__Task description__: Express each line of the data below as a JSON list of strings, one string per line, omitting any blank lines.

_ _ _

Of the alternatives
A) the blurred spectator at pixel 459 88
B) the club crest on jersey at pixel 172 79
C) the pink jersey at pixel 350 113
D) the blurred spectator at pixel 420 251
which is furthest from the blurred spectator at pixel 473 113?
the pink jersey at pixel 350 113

_ _ _

__Worked answer__:
[
  "Of the alternatives",
  "A) the blurred spectator at pixel 459 88",
  "B) the club crest on jersey at pixel 172 79",
  "C) the pink jersey at pixel 350 113",
  "D) the blurred spectator at pixel 420 251",
  "which is furthest from the blurred spectator at pixel 473 113?",
  "the pink jersey at pixel 350 113"
]